# QUOTED PASSAGE
※ ※ ※

Small Claims Court

Decision Information

Decision Content

                                                                                                   Claim No: 353530

 

                   IN THE SMALL CLAIMS COURT OF NOVA SCOTIA

Cite as: MacInnis v. Arab, 2011 NSSM 64

 

BETWEEN:

 

                                                DONALD MacINNIS

                                                                                                                     Claimant

 

                                                          - and -

 

                                                             

                                                   JOSEPH ARAB

 

                                                                                                              Defendant

 

 

 

 

 

                                        REASONS FOR DECISION

 

 

 

 

BEFORE

 

Eric K. Slone, Adjudicator

 

Hearing held at Dartmouth, Nova Scotia on September 20, 2011

 

Decision rendered on October 5, 2011

 

 

APPEARANCES

 

For the Claimant              self represented

 

For the Defendant            self represented


BY THE COURT:

 

1                    The Claimant purchased a home from the Defendant and took possession thereof on December 30, 2010.

 

2                    A condition of the purchase was that the Defendant undertook to construct a new fence and extend a deck, prior to June 1, 2011.  To secure that obligation, the sum of $10,000.00 was held back and placed in the trust account of the Defendant’s lawyer.

 

3                    The main issue in this claim is whether the Defendant’s failure to perform his obligations gives the Claimant the right to declare the condition unfulfilled and obtain the return of the $10,000.00.

 

4                    There is also a relatively minor issue concerning the alleged failure of the Defendant to leave a full tank of fuel oil, as well as a claim by the Claimant to recover certain legal expenses.  I will deal with these issues later.

 

The condition in the agreement

 

5                    The precise language of the condition in the Agreement of Purchase and Sale reads as follows:

 

2) The Vendor shall before June 1, 2011 make modifications to the deck on the property as follows: the deck at the side of the house shall be cut back so that it becomes flush with the stairs on the driveway side of the property and he shall extend the back portion of the deck to run the entire width of the house. He shall also install a stairway from the back deck to grade level. All work to be performed in a good and workmanlike manner.

 


3) The Vendor shall construct a wood panel fence to enclose the back yard area in its entirety. Said fence shall be six feet and six inches (66") in height and shall have a swinging gate located at the end of the driveway. This work shall be completed in a good and workmanlike fashion on or before June 1, 2011.

 

6                    A separate amendment to the agreement established the $10,000.00 holdback.

 

7                    A condition of this nature is a bit unusual, in my experience.  For most vendors and purchasers of real property, the date of closing marks the effective end of their legal obligations to each other, subject to warranties (most often observed in the case of new home construction) and, even more rarely, claims arising from a Property Condition Disclosure Statement.

※ ※ ※

# SOURCE EXCERPT
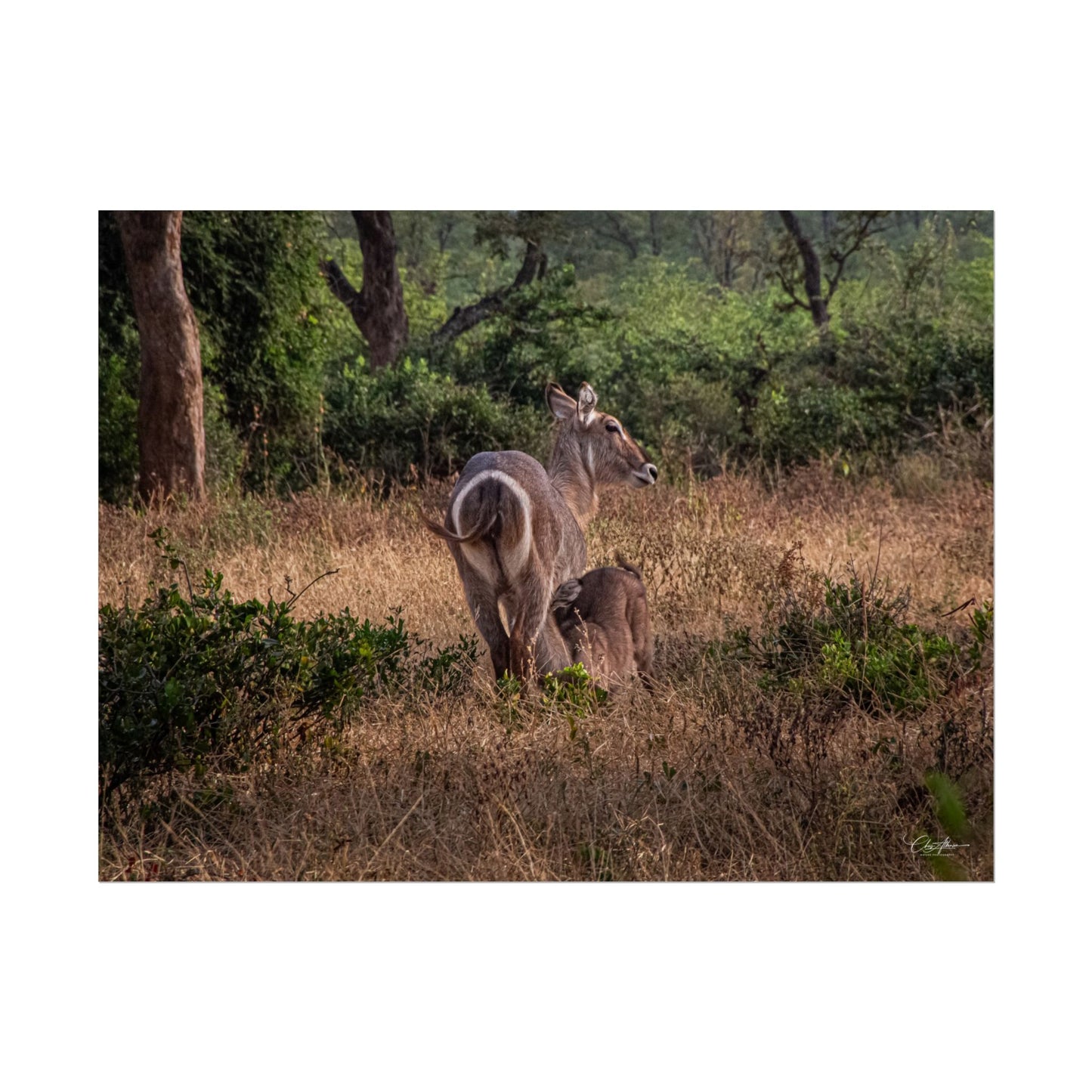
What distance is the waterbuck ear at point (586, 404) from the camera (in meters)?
6.93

※ ※ ※

# REQUIRED WORK
**a.** In the small claims decision, what sum was held back to secure the Defendant's obligation to build the fence and extend the deck?
**b.** Rewrite the small claims decision between "2                    A condition" and "these issues later.", inclusive, replacing "Defendant" with "Vendor".
**c.** Continue the small claims decision from the point where it stops.

# RESULTS BY TASK
**a.** $10,000.00

**b.**
2                    A condition of the purchase was that the Vendor undertook to construct a new fence and extend a deck, prior to June 1, 2011.  To secure that obligation, the sum of $10,000.00 was held back and placed in the trust account of the Vendor’s lawyer.

 

3                    The main issue in this claim is whether the Vendor’s failure to perform his obligations gives the Claimant the right to declare the condition unfulfilled and obtain the return of the $10,000.00.

 

4                    There is also a relatively minor issue concerning the alleged failure of the Vendor to leave a full tank of fuel oil, as well as a claim by the Claimant to recover certain legal expenses.  I will deal with these issues later.

**c.**
8                    This was not a new home, and the Defendant is not a builder or contractor, although he professes to have experience in purchasing and renovating houses.  So what the Claimant was in effect doing was hiring the Defendant to make improvements to a property he no longer owned, having no special connection with it (other than past ownership) and no particular skill (as far as I am aware) to do this type of work.  In fact, on the evidence, the Defendant had planned to use a contractor to perform the work, albeit someone he used on a regular basis.

 


9                    Neither the Claimant nor the Defendant could explain how the $10,000.00 holdback figure was arrived at, other than to say that the real estate agents or lawyers came up with it.  The Claimant testified that he agreed to the arrangement because his real estate agent convinced him that the Defendant could probably get it done cheaper than he could.  Other than that, there is no evidence that the amount is (or is not) an accurate estimate of the cost of doing the work, either on a wholesale or retail basis.

 

10               Both parties acknowledge that the Agreement is silent as to the consequences of the work not being completed (let alone started) before the June 1, 2011 date.

 

11               The Claimant explained that there were reasons why he specified June 1.  First of all, he appreciated that the work could not be done until the spring because there would have to be concrete poured both for fence posts and supports for the deck.  He also wanted the work done before the summer, when he spends much of his time at his cottage.  This was important because he wanted to be around to check in on the progress of the work; i.e. he did not want to come back from being away and find that the job had been done incorrectly or otherwise not to his satisfaction.  There was no evidence that these reasons were specifically made known to the Defendant, but neither is there any reason for him to believe that the June 1 date was just arbitrary.

 

12               The Claimant testified that he had no communication whatsoever from the Defendant until the last weekend in May, namely Saturday, May 28 when the Defendant came over to discuss what needed to be done.  It was agreed to meet again on Monday the 30th at 11:00 a.m. with the Defendant’s contractor present.  According to the Claimant, the contractor showed up first and appeared to be confused as to who was hiring him: the Claimant or the Defendant.  According to the Claimant, the contractor thought he was there to provide an estimate.  The Defendant doubted that the contractor could have been confused, but he was not yet there when that exchange is said to have occurred.  He did eventually arrive and it was agreed that the work would start the following day, May 31.


 

13               That day and several following days passed, with no communication and no work done.  This prompted the Claimant to visit his lawyer, Derek Vallis, who on June 7, 2011 wrote to the lawyer for the Defendant, George Clarke, noting that the work had no even been started and demanding that the $10,000.00 holdback be released to the Claimant.

 

14               The Defendant’s lawyer wrote back on June 8, 2011 and explained that the work had not been started because of inclement weather, and indicated that the work would begin on June 13.  He also indicated that the Claimant was supposed to have provided certain information about the location of the fence in relation to the boundary line.

 

15               It appears that the Claimant was prepared to go along with this new date.  However, on June 13, Mr. Clarke wrote to Mr. Vallis and stated that the work would not be started until June 20 because of forecasted rainy weather for the rest of the week.

 

16               This was the last straw for the Claimant who then took the position, through his lawyer, that he was no longer prepared to have the Defendant do the work because of the inordinate delay.  He renewed his demand for the release of the $10,000.00.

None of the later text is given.